GIVEN EXERCISE –
Only the lines from the one containing "From furthest to" to the end of the records belong in the output; print them exactly.

--- Begin RECORDS PROVIDED ---

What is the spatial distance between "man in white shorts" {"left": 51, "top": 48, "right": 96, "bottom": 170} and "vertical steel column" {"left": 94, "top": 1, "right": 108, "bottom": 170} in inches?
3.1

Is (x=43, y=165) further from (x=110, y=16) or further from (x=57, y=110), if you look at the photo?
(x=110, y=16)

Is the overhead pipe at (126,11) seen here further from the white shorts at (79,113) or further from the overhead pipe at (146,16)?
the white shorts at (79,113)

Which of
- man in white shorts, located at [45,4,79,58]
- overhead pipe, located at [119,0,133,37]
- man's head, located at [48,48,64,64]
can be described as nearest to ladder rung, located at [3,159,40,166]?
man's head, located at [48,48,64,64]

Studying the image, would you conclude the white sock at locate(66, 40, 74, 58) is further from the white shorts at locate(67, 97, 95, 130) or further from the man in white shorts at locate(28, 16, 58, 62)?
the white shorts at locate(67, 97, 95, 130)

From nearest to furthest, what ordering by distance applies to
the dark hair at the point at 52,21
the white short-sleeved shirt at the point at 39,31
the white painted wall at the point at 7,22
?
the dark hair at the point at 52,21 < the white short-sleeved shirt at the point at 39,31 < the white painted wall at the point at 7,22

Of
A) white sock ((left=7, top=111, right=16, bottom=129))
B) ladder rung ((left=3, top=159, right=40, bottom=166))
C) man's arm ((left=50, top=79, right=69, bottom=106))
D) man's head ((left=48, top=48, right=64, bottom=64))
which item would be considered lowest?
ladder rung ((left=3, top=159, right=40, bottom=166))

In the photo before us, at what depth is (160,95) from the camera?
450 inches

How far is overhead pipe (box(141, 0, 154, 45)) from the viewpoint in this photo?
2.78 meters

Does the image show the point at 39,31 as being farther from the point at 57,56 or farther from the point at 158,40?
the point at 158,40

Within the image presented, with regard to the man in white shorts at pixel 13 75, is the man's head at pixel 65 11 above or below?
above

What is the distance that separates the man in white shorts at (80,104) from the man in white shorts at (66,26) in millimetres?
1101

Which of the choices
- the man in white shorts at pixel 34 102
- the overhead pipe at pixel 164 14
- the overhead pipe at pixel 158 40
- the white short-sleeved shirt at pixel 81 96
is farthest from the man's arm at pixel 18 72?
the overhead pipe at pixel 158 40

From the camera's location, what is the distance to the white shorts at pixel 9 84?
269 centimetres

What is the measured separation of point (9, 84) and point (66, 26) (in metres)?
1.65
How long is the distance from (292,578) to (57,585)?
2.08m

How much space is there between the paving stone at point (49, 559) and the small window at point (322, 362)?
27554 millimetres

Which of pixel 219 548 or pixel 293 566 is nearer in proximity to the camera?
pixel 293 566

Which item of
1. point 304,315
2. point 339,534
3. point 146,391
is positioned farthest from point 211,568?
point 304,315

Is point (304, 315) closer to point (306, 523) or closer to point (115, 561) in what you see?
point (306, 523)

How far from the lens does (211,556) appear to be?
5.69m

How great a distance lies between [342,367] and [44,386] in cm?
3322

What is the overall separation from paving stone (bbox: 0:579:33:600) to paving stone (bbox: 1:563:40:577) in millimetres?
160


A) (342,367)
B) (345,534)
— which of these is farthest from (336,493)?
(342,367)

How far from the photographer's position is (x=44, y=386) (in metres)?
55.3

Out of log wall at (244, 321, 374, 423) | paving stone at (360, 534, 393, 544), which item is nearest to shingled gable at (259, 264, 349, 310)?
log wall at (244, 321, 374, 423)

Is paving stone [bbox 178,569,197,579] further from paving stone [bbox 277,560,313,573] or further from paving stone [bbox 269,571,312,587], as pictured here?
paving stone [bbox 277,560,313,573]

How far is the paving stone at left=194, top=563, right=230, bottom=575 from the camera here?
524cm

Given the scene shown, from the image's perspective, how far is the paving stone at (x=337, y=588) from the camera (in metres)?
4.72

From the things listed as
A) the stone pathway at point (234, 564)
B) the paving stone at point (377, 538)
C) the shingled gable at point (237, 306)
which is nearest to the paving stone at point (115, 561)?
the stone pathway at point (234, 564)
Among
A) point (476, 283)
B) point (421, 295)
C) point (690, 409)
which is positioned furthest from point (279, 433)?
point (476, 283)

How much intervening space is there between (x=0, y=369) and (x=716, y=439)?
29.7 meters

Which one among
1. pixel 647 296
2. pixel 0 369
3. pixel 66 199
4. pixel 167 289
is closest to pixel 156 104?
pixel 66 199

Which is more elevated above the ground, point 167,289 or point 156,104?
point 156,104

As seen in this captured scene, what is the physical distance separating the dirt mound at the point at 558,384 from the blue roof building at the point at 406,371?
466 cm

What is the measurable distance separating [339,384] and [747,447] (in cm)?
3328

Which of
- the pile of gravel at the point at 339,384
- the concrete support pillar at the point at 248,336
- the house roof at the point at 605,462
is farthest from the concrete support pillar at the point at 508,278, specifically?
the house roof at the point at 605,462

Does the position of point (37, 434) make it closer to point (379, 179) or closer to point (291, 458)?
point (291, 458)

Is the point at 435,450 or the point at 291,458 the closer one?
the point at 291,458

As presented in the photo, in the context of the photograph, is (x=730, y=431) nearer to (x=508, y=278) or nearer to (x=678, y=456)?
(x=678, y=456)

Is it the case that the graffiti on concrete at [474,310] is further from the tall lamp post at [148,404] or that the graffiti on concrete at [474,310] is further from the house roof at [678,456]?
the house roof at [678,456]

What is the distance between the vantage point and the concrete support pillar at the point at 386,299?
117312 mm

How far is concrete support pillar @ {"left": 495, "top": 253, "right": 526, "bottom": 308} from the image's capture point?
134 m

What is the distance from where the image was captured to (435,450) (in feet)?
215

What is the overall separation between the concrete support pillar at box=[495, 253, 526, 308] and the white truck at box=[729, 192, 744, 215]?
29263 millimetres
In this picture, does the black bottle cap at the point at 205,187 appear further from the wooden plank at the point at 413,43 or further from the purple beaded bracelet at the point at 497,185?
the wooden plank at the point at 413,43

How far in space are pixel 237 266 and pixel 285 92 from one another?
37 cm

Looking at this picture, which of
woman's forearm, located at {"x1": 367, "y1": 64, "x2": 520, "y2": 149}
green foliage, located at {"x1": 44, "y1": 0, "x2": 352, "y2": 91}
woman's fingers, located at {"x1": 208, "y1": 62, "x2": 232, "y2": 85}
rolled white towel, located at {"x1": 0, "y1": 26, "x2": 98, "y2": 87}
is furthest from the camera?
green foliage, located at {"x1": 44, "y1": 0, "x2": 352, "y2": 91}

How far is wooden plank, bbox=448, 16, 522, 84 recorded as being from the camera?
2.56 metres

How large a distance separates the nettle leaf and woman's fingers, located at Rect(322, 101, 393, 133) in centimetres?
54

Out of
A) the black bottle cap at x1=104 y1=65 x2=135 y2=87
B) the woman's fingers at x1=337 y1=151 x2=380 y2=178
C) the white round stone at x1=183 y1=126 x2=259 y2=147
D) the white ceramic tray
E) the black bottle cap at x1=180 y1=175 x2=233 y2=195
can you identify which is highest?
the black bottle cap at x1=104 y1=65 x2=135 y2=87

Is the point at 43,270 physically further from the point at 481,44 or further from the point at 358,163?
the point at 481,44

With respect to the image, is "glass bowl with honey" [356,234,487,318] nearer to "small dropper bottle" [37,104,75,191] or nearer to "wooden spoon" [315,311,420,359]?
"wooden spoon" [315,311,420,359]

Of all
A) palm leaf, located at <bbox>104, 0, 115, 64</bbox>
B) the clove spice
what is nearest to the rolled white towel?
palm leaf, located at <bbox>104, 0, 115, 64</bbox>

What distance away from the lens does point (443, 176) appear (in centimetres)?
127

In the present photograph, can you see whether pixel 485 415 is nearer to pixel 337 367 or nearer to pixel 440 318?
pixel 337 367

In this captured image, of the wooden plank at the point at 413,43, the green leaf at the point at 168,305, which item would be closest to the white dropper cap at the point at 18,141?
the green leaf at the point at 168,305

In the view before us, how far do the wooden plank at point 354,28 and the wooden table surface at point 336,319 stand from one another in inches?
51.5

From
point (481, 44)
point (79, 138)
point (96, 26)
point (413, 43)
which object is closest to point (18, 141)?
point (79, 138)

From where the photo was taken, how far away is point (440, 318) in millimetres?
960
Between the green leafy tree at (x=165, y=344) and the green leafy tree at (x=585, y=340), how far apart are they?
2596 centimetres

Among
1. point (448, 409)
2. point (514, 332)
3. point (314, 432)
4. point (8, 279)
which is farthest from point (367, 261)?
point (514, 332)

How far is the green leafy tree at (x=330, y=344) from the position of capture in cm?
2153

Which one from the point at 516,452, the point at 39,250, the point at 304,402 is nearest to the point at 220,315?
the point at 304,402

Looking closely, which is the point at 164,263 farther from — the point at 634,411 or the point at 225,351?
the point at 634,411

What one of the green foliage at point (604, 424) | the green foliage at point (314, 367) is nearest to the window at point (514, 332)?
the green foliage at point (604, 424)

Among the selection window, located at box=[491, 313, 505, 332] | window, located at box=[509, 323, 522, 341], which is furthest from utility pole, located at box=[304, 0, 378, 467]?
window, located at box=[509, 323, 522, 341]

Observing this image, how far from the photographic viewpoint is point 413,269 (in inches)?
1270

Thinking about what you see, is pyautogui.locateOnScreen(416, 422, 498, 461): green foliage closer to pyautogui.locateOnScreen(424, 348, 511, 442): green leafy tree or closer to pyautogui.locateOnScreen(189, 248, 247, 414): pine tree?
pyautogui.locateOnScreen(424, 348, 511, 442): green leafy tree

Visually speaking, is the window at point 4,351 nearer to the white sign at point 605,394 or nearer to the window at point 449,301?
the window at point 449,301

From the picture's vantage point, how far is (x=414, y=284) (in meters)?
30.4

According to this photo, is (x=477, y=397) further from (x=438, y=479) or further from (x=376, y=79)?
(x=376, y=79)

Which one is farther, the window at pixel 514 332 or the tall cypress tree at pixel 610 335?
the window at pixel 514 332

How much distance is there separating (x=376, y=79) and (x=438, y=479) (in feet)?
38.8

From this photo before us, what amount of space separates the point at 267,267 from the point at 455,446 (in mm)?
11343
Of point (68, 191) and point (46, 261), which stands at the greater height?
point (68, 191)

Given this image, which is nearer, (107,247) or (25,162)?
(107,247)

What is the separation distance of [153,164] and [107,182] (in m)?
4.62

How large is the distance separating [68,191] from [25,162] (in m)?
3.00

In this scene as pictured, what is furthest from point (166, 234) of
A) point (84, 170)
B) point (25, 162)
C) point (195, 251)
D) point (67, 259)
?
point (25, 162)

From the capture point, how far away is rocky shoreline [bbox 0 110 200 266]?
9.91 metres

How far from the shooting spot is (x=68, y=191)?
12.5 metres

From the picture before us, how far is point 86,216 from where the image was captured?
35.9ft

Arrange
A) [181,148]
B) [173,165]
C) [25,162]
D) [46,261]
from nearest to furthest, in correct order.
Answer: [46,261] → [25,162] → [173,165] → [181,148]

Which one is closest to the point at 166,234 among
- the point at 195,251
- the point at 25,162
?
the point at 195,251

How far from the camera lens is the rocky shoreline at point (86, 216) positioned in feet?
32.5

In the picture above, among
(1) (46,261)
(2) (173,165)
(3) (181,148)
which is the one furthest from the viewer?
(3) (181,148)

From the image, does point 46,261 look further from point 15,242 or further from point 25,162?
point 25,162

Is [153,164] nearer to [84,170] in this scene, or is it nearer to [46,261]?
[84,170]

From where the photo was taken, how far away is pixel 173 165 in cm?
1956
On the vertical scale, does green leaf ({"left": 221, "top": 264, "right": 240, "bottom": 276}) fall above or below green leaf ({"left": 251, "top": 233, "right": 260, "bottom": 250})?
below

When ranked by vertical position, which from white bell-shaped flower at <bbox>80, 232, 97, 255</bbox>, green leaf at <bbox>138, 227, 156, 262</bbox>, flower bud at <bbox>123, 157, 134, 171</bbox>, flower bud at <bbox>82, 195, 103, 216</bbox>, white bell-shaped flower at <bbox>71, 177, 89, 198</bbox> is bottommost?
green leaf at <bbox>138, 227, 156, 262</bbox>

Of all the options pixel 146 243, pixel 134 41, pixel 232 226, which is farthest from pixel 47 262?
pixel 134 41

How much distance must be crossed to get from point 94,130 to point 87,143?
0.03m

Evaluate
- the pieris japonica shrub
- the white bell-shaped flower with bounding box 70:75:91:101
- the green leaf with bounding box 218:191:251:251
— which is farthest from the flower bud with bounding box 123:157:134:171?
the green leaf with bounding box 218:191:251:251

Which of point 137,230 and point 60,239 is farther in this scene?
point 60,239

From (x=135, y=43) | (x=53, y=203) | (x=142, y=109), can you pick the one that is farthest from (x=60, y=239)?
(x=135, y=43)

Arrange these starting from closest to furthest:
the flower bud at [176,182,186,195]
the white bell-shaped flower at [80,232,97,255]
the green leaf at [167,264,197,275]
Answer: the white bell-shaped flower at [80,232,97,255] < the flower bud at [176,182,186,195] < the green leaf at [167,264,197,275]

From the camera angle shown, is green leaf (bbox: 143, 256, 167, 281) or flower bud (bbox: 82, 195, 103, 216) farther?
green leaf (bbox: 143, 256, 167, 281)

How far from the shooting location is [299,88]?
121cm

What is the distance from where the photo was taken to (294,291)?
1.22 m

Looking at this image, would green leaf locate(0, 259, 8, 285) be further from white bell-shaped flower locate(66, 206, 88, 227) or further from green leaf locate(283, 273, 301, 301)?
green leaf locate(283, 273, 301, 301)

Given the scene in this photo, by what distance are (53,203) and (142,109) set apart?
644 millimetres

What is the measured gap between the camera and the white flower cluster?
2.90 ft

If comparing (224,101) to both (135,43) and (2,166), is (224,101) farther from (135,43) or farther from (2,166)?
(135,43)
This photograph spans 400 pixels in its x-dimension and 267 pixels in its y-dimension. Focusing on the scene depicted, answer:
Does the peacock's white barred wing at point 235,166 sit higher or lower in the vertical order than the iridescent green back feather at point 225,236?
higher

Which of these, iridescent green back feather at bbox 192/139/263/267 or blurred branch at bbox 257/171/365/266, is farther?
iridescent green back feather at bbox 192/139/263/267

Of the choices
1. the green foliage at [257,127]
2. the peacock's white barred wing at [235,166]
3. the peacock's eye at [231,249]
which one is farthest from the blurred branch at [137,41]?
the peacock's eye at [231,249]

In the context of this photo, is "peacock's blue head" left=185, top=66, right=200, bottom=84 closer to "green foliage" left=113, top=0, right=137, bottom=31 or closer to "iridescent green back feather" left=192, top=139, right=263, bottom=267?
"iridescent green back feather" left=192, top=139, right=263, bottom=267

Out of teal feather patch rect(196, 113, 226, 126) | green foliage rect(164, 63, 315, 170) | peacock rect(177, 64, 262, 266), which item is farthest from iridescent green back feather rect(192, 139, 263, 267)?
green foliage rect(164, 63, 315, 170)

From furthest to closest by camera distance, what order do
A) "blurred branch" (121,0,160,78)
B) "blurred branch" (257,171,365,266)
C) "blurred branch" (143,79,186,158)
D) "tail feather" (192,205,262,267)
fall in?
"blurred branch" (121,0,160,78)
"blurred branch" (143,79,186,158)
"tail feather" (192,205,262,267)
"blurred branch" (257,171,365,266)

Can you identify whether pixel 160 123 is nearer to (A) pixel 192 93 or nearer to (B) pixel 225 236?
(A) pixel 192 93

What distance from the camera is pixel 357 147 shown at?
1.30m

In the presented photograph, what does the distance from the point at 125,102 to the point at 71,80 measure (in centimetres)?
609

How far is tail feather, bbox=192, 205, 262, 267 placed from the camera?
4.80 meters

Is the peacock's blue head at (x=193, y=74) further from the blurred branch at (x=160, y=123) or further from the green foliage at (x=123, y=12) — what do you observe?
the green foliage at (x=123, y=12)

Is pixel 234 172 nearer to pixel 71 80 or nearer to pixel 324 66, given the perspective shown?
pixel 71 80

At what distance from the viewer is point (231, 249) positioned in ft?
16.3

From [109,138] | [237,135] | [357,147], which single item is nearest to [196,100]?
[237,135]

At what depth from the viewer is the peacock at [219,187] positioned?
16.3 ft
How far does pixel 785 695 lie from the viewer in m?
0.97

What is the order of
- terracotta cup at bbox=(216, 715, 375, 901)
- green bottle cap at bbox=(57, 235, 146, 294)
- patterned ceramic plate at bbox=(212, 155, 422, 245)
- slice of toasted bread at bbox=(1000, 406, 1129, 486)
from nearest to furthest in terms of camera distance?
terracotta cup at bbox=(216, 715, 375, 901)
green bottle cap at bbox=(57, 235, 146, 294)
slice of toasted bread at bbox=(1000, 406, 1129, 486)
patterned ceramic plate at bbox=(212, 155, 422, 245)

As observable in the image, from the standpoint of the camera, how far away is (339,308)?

--- End RECORDS PROVIDED ---

RESULT OF THIS TASK –
From furthest to closest by camera distance, what order do
A) "blurred branch" (121,0,160,78)
B) "blurred branch" (257,171,365,266)
C) "blurred branch" (143,79,186,158)
D) "tail feather" (192,205,262,267)
fall in?
"blurred branch" (121,0,160,78)
"blurred branch" (143,79,186,158)
"tail feather" (192,205,262,267)
"blurred branch" (257,171,365,266)

Can you identify whether pixel 160 123 is nearer to (A) pixel 192 93 or nearer to (B) pixel 225 236?
(A) pixel 192 93

What distance from the camera is pixel 357 147 shown at?
1.30m

In the presented photograph, what does the distance from the point at 125,102 to the point at 71,80 measure (in centimetres)?
609

How far is tail feather, bbox=192, 205, 262, 267 placed from the camera?
4.80 meters

Is the peacock's blue head at (x=193, y=74) further from the blurred branch at (x=160, y=123) or further from the green foliage at (x=123, y=12) — what do you observe?
the green foliage at (x=123, y=12)

Is pixel 234 172 nearer to pixel 71 80 or nearer to pixel 324 66, given the perspective shown?
pixel 71 80

At what distance from the viewer is point (231, 249) positioned in ft?
16.3

From [109,138] | [237,135] | [357,147], which single item is nearest to [196,100]?
[237,135]

At what depth from the viewer is the peacock at [219,187] positioned?
16.3 ft
How far does pixel 785 695 lie from the viewer in m?
0.97

What is the order of
- terracotta cup at bbox=(216, 715, 375, 901)
- green bottle cap at bbox=(57, 235, 146, 294)
- patterned ceramic plate at bbox=(212, 155, 422, 245)
- slice of toasted bread at bbox=(1000, 406, 1129, 486)
from nearest to furthest in terms of camera distance?
terracotta cup at bbox=(216, 715, 375, 901)
green bottle cap at bbox=(57, 235, 146, 294)
slice of toasted bread at bbox=(1000, 406, 1129, 486)
patterned ceramic plate at bbox=(212, 155, 422, 245)

As observable in the image, from the standpoint of the camera, how far away is (339,308)?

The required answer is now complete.